Every time we whispered her name I tried not to think of its ochre swirls, swimming
across the weave like giant sperm.
B-Dog never came back from Vegas, and Nigel came down with bronchial pneumonia
after sleeping in his car for a week, so I was back at work sooner than I
liked. Jamie said I should hold out for compassionate leave. Compassion had
nothing to do with it. They were so short of hands they said the store might
have to close. Apart from Nigel I was the only one who knew how to mix the
paint.
I worked a six day week. I saw Paisley at nights and on Sundays, when the store
closed for Family Day. Most Sundays Jamie was happy to catch up on sleep while
I watched Paisley, our tiny sperm. Sometimes she'd squirm or whimper or expel
gas from one end or another. Most of the time I had nothing to do but watch.
I'd follow the football with the sound down, a plate of microwaved mini pizza
bagels going cold on the couch beside me. When she needed feeding I woke Jamie.
It was Jamie's Mom who suggested I read to her. I guess that meant they'd been
talking about me. Jamie said she could hear well enough and she'd like the
sound of her daddy's voice. That way she'd know I was something more than the
lingering smell of paint in the mornings. I've never been much of a reader, but
I knew how.
Sure, I said. I can do that.
At first we started with the TV guide, but Paisley didn't seem too interested.
I guess the little wriggler didn't know her ABC from her NBC. I tried the funny
pages next. After she sicked up all over Garfield we moved on. We didn't have
many books in the house. It took me an hour one night to dig up a box of old
hardbacks from the basement. I think they were my father's, or maybe his
father's. Either way they looked dusty and dried out. Something had nested in
the bottom of the box one winter and more than half of them were ruined. Their
pages shredded into a rustling ball dotted with tiny brown pellets of shit.
That left a handful to choose from. Despite my best efforts, Paisley settled on
the 1932 edition of Hammond's Atlas of the World.

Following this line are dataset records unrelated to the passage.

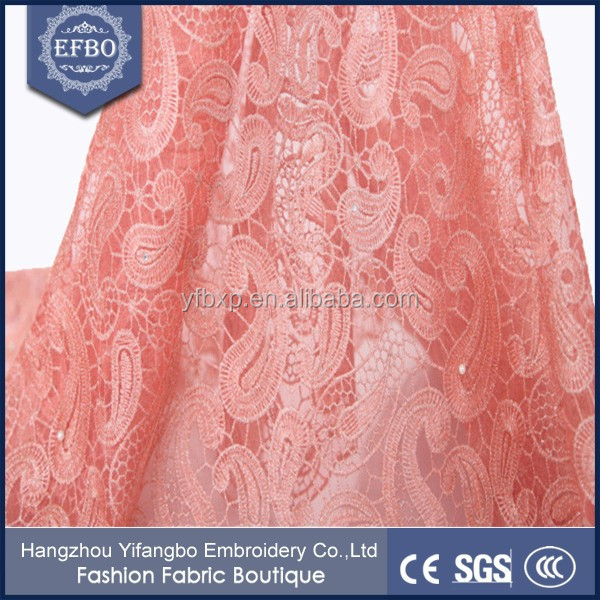 2016 Unique Peach Net Embroidery Fabric Design Beaded And Pearl ...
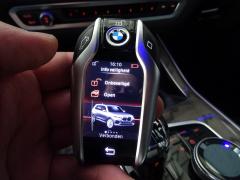 BMW-X7-39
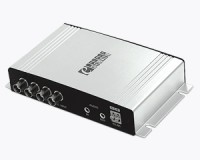 Цифровой 4-канальный видеосервер Infinity  [IPX-400]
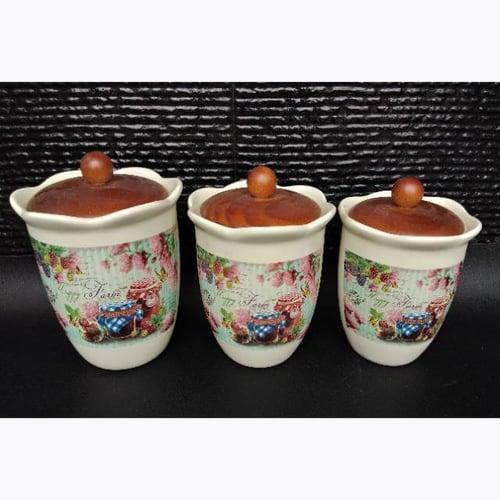 Toples Kue Keramik Vintage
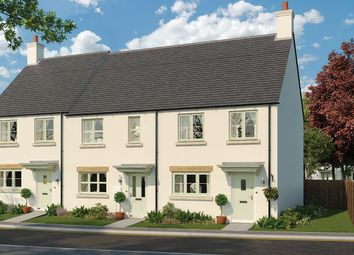 Thumbnail 3 bedroom end terrace house for sale in Skylark Road, Bourton-On-The-Water, Cheltenham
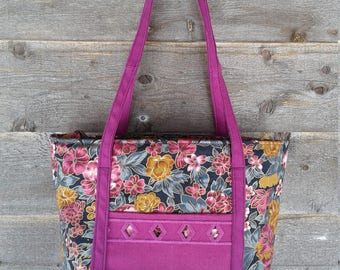 Purse, Tote, Shoulder Bag, Spring, Mother's Day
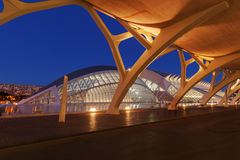 City of Arts and Sciences in Valencia Stock Photo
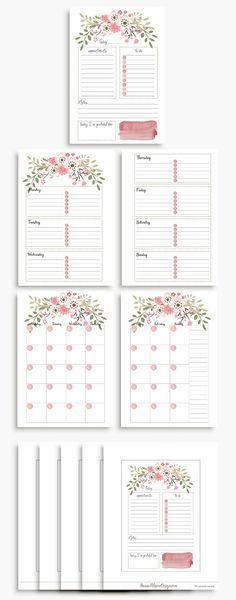 Home decoration is one of the most important elements that help you to define the… Planner A5, Blog Planner Printable, Weekly Planner, Free Printables, Bujo, Journal Organization, Diy Organisation, Bullet Journal Ideas Pages, 2021 Calendar
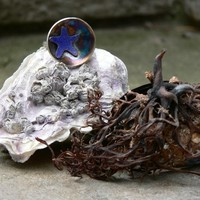 Tidal Pool ring, hand formed silver ring, starfish, patina, color, ocean jewelry, beach, one of a kind, unique, gift for her, sterling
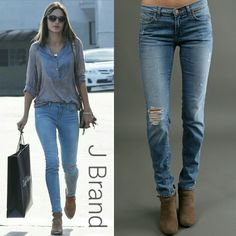 "J Brand Distressed Mid-rise Skinny Jeans J Brand 811 Mid-rise Skinny Distressed Jeans in tulum. As seen on Alessandra d'Ambrosio, Gwen Stefani, Rhianna, and more. Absolutely fabulous jeans that no longer fit me. Approx 9"" mid-rise, 30"" inseam. 92% cotton, 7% polyester, 1% spandex. Very good used condition. No flaws or stains. Distressing is in good condition, meaning most threads across knee are still intact, and jeans look like they were designed to, rather than worn out. Sized 30, but run…"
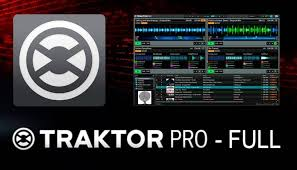 Traktor Pro 3.1.1 Crack With Serial Number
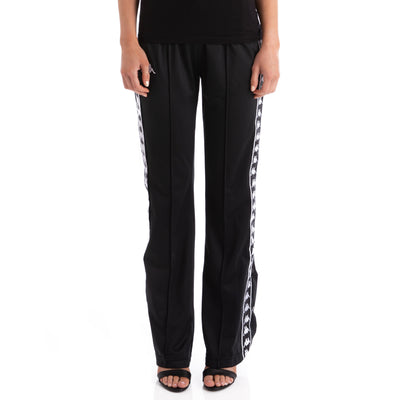 Kappa 222 Banda Wastoria Snaps Alternating Banda Black White Pants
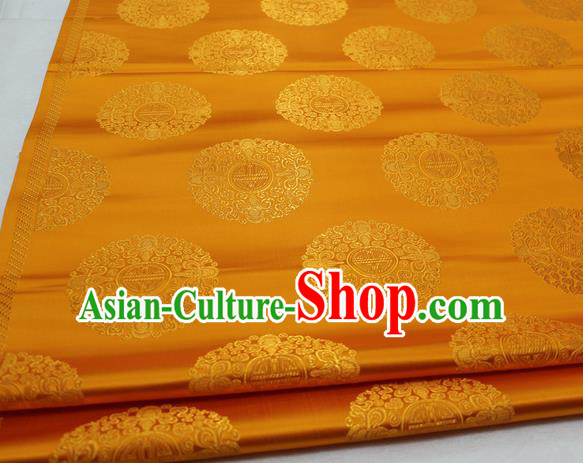 Asian Chinese Traditional Tang Suit Royal Round Pattern Golden Brocade Satin Fabric Material Classical Silk Fabric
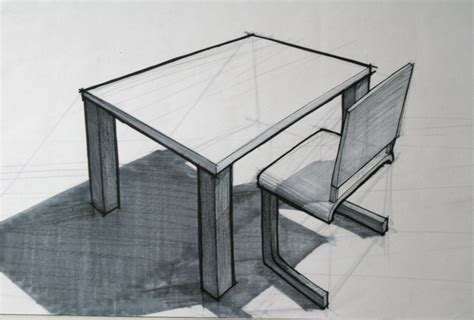 sketchbook grey paper table and chair sketch cale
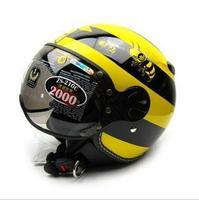 half face Helmet zs-210c motorcycle helmet limited edition vintage bumblebee
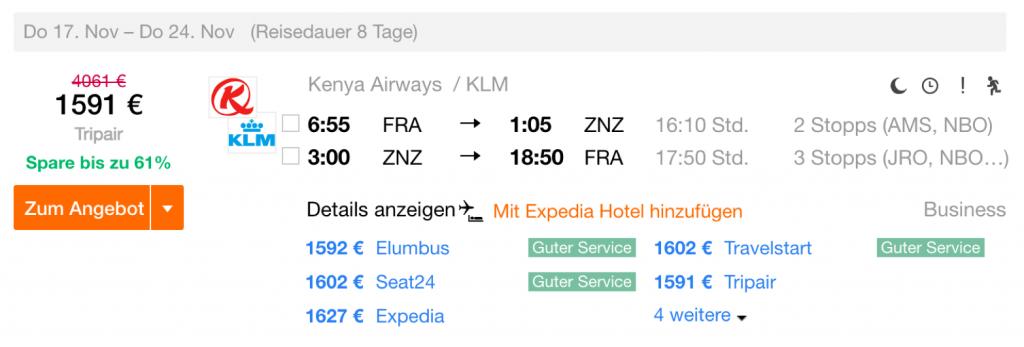 InsideDeals KLM nach Sansibar
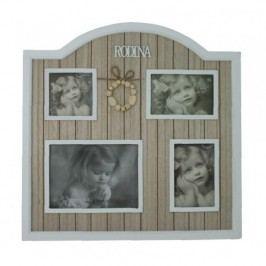 Fotorámeček Rodina dřevěný 48x48cm
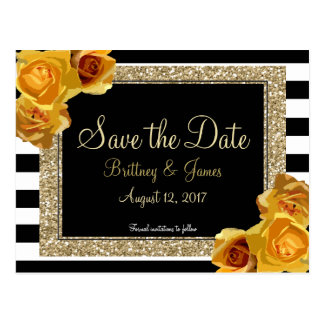 Floral & Glitter Save the Date Postcard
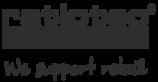 Ratiotec Gmbh & Co. Kg's Company logo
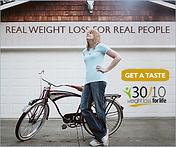 3010-300x250-RealWeightLoss-W3.png
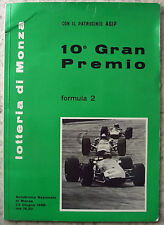 ITALIAN GRAND PRIX FORMULA 2 MONZA 23 June 1968 Official Programme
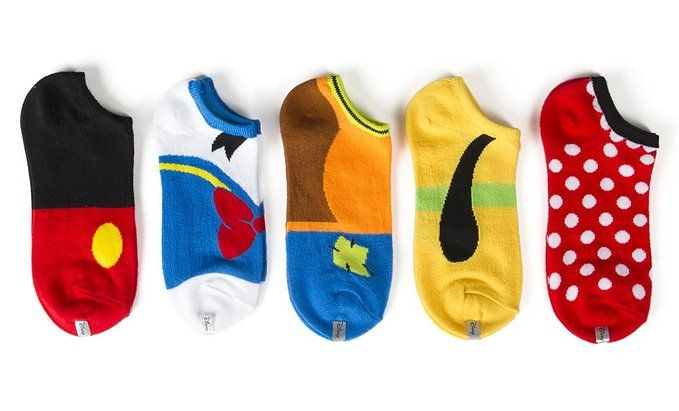 Disney Find- Adorable Fab Five Disney Themed Socks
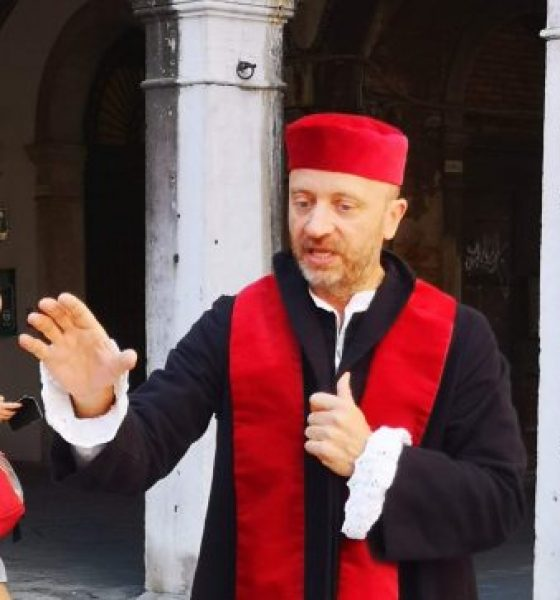 Walking with Shylock in Venice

You might think there's not much to read in an atlas, but there's plenty. The
first ten pages of Hammond's enlightened us on the major nations of the
world. I'd tell her about Angola's reliance on mining and agriculture, or the
founding government of the Soviet Union. Sometimes Paisley would point at the
pictures. Jamie laughed at us, saying that our little girl would grow up
worrying about the other Great Depression. But for the first time in months I
saw her smile when she thought I wasn't looking. Most of all, the little
pollywog liked looking at the maps. I'd spread the book open on the couch, the
spine cracking so violently that it might burst into flames. Paisley sprawled
her tiny body beside it. Her face resting next to the page, her eyes drifting
unfocused over the Atlantic, or the Midwest, or the plains of central Africa.

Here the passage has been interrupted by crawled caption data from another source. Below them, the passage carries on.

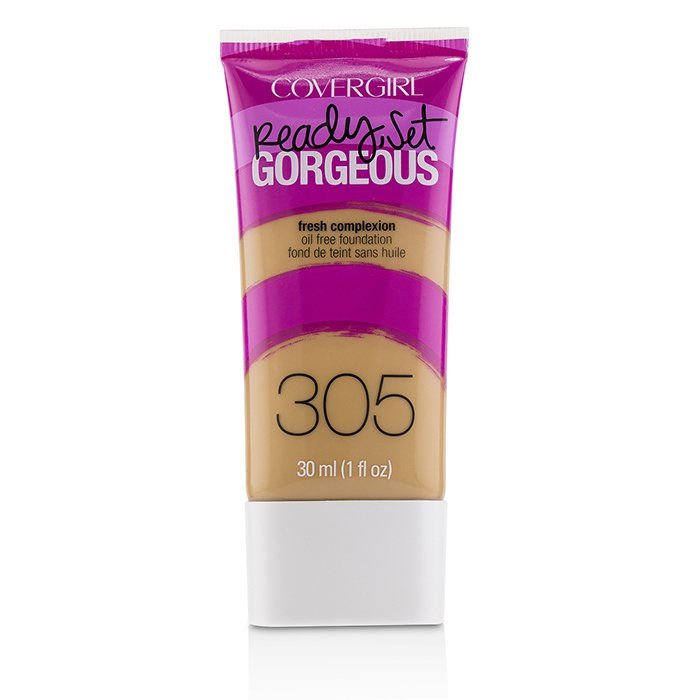 COVERGIRL Ready Set Gorgeous Oil Free Foundation Size: 30ml/1oz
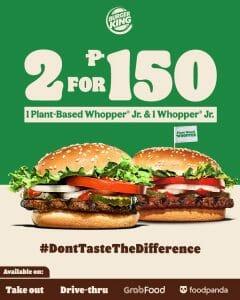 Burger King - 2 for ₱150 Whopper Jr. Promo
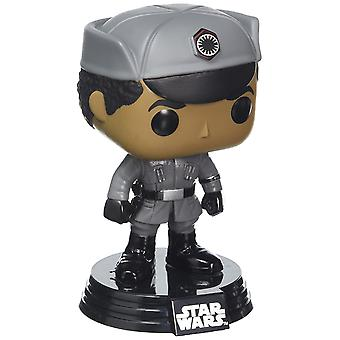 POP! Nope: Star Wars: épisode 8 - déguisement de Finn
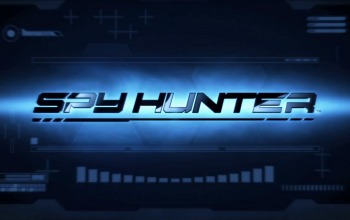 SpyHunter 5 Crack Serial Key + Email/Password 2020 Free Download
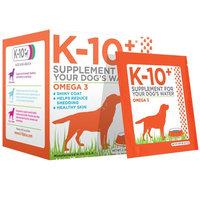 K-10 Plus Omega 3 Dog Supplement, 1.2 oz.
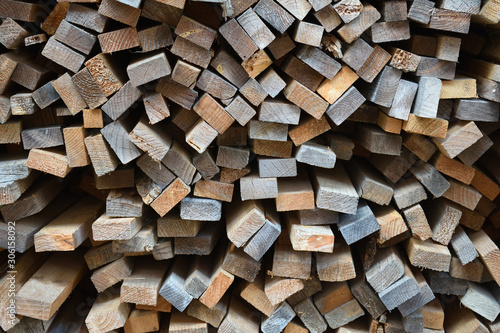 Foto op Plexiglas Brandhout textuur Colourful Pile of Timber Seen from End 6990-042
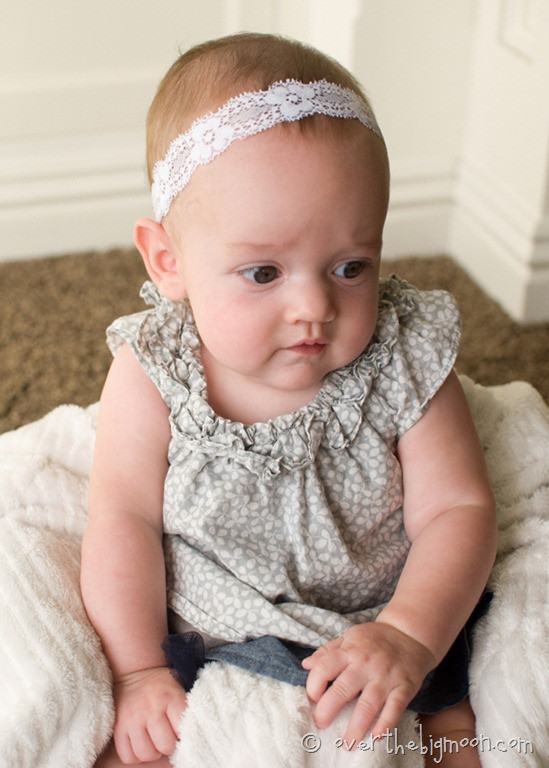 Best ideas about DIY Headbands For Baby . Save or Pin DIY baby headbands Now.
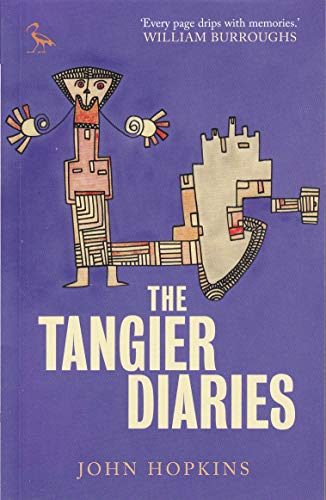 The Tangier Diaries (The I.B.Tauris Literary Guides for Travelers)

Sometimes she would rub at one of the cities with the tip of her finger, as if
she was trying to smear its civilization across the unconquered heart of the
continent. The paper was so dry that her drool collected in puddles on the
surface.
I read the place names out loud, tracing a random route across countries and
landmasses as if we were inventing new constellations. Bengal, Chittagong,
Paletwa, Mandalay. Vancouver, Walla Walla, Spokane, Paradise. In twenty-eight
years I'd never set foot outside Washington State, and sometimes their
foreignness beat me, tripping my tongue over alien syllables. Tanganyika.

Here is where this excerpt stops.